Крик разбудил Светлану. Она испуганно вскинулась, но я сделал ей знак оставаться на месте. Дочь воеводы вела себя непривычно. Каждое действие – четко выверено, манера держать себя изменилась в корне. Стоило ждать от нее ответной ярости, но Борислава опять не обиделась, присела рядом, обхватила юношу за плечи. И на сей раз Ждан не стал ее прогонять. Его всхлипы стали тише, плечи перестали дрожать. Он прильнул к Бориславе, а та гладила его по голове, приговаривая:
– Вот так, поплачь, станет легче, да, я дура-баба, ну что с меня взять, а ты поплачь. Горе, если разделить его с кем-то, говорят, вдвое меньше становится.
А я следил за этой парочкой завороженно.

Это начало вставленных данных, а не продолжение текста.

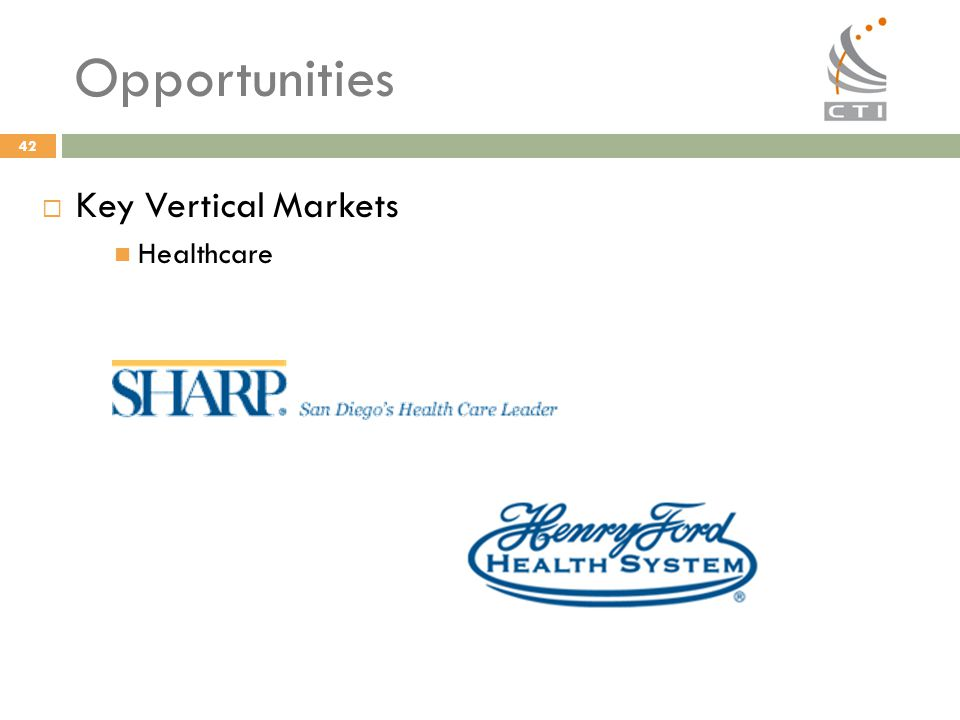 Opportunities Key Vertical Markets Healthcare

Интонации Бориславы поразили меня. Да она же делает то, что обычно делаю я, пытаясь на кого-то повлиять! Те же вибрации голоса, тот же тон. Что это? Интуиция, которая веками подсказывала всем женщинам, как успокоить близкого человека, утешить, помочь не поддаться отчаянию? Я же видел, это – не то, чему ее кто-то учил. Оно идет откуда-то из нее. И Ждан затихал. Наконец он взял себя в руки, и слова полились из него полноводной рекой. Он выплескивал то, что очень долго носил где-то глубоко в себе, словно вскрывая нарыв и выдавливая гной из раны. Вот тогда я впервые и услышал о его прошлом.
Отец Ждана был придворным летописцем у лужского князя. Поразительно грамотный, въедливый, скрупулезный – идеальный, казалось бы, хранитель библиотеки. Все у него лежало на своем месте, в доверенной вотчине царил порядок, ни одна пылинка не смела облюбовать место на его любимых фолиантах. События жизни княжества заносились в летопись своевременно, точно, в мельчайших подробностях. Лишь один недостаток портил этого человека – любовь к правде. А такое придется по нраву далеко не каждому князю. Известно ведь, что историю прошлого диктуют властители нынешнего. Ждан еще не родился, когда после какого-то особо жаркого спора относительно прошлого лужской династии несговорчивый летописец был обвинен в измене и сослан в Тихую Замуть. Там и родился Ждан.
Мать его была женщиной хрупкой, к тому же долго не могла забеременеть, рожала трудно – и в результате умерла, давая жизнь сыну. Но бывший княжеский летописец, потеряв любимую жену, не ударился во все тяжкие. У него оставалась цель в жизни – сын. Долгожданный ребенок, которому выпала судьба расти без матери, стал для отца всем. Он не привел в дом мачеху, оставаясь одиноким вдовцом и полностью взвалив на свои плечи воспитание отпрыска.